**Records supplied**
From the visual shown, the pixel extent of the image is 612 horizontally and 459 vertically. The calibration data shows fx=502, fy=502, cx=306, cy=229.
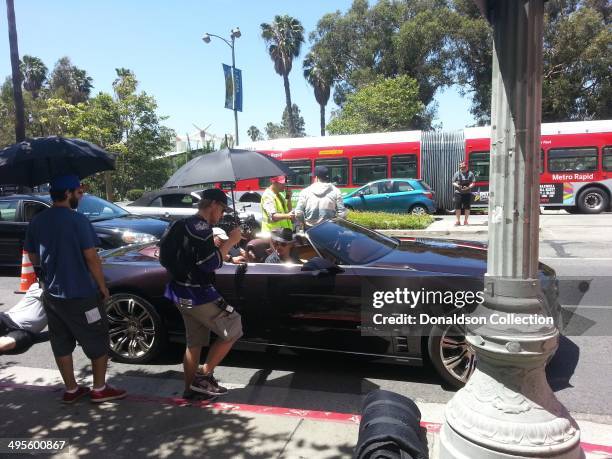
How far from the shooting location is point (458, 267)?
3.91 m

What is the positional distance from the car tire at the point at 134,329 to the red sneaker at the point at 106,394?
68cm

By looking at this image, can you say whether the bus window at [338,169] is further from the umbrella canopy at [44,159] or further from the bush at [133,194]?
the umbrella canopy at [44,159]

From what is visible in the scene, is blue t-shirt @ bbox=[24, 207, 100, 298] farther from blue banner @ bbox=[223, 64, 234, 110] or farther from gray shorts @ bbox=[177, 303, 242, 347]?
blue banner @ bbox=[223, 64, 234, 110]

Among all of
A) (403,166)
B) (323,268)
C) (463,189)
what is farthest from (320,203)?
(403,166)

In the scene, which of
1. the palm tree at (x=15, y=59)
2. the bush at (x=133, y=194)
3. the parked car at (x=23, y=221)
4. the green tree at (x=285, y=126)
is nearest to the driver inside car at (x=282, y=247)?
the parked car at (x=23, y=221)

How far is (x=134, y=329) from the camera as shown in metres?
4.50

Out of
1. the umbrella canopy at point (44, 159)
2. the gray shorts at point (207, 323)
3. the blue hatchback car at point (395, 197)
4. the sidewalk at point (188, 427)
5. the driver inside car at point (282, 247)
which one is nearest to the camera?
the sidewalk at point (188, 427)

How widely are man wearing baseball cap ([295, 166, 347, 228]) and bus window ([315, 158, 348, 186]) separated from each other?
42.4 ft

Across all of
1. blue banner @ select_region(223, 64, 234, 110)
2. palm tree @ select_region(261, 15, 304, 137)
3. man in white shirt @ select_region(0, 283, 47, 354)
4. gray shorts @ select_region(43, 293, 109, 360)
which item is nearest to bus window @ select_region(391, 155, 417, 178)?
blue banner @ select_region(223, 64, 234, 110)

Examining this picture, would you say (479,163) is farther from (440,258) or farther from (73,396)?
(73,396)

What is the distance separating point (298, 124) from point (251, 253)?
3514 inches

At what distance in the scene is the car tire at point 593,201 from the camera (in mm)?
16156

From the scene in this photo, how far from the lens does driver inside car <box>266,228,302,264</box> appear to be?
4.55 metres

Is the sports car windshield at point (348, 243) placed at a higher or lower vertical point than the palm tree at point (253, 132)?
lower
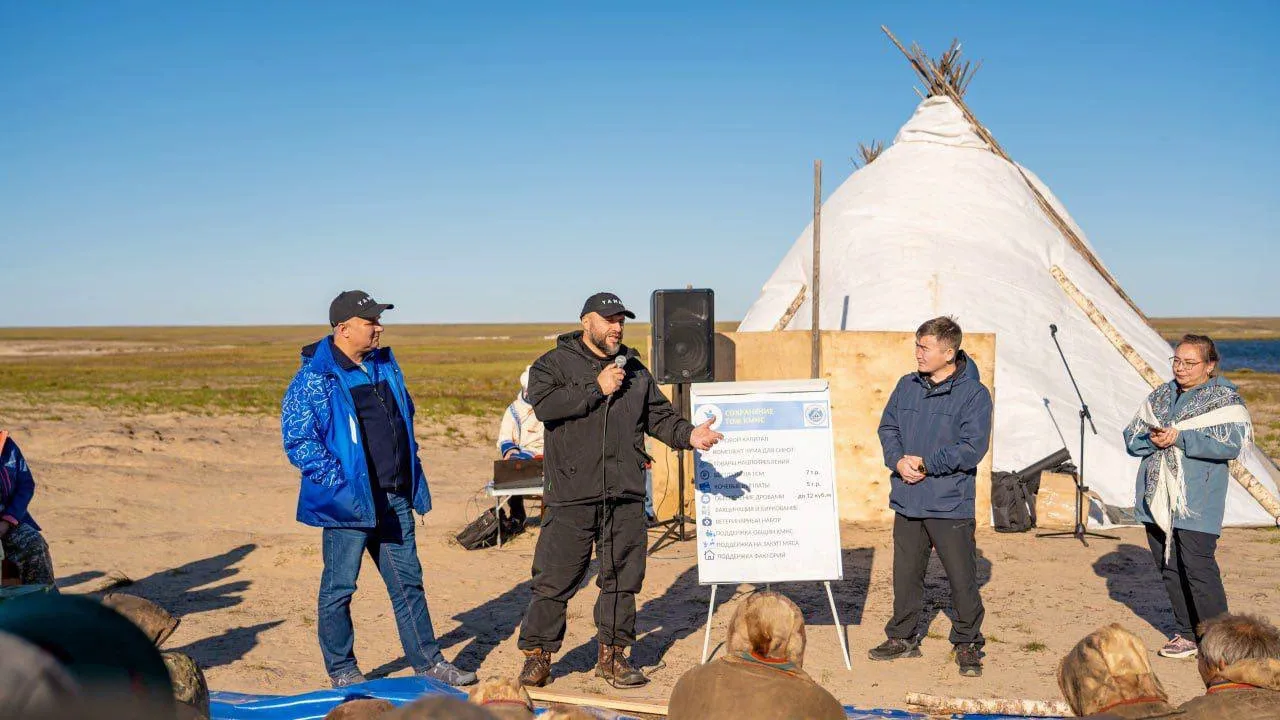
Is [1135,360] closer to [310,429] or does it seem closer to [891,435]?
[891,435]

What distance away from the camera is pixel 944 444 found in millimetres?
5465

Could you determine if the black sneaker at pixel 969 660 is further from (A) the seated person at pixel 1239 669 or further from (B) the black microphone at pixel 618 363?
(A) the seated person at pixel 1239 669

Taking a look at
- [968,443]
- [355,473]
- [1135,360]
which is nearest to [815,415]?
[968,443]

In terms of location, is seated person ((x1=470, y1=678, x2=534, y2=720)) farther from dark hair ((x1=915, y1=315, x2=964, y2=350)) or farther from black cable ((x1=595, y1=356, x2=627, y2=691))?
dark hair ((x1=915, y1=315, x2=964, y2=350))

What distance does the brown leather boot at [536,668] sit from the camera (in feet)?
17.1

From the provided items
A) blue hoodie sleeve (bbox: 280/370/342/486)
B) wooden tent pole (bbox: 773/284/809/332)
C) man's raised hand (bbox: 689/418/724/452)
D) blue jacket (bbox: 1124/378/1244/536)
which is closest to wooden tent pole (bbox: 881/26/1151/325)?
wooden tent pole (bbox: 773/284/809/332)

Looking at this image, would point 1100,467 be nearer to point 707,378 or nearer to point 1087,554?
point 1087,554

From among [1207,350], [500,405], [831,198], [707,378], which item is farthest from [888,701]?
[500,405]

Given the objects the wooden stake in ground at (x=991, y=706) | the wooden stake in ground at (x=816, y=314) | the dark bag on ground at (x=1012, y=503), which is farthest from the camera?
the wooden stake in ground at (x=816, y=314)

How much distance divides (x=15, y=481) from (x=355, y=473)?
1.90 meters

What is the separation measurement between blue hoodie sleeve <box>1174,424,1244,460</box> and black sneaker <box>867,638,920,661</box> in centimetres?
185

**Work instructions**
Convert the records from the line containing "Given the objects" through the end of the records, inclusive, into a two-column CSV with the columns text and answer and one row per record. Put each value in a single quoted field, with line breaks replaced by spaces.

**Final result**
text,answer
"Given the objects the wooden stake in ground at (x=991, y=706) | the wooden stake in ground at (x=816, y=314) | the dark bag on ground at (x=1012, y=503), which is farthest from the camera?","the wooden stake in ground at (x=816, y=314)"
"How much distance divides (x=15, y=481) from (x=355, y=473)?","1.90 meters"
"What is the separation measurement between blue hoodie sleeve <box>1174,424,1244,460</box> and black sneaker <box>867,638,920,661</box> in centimetres?","185"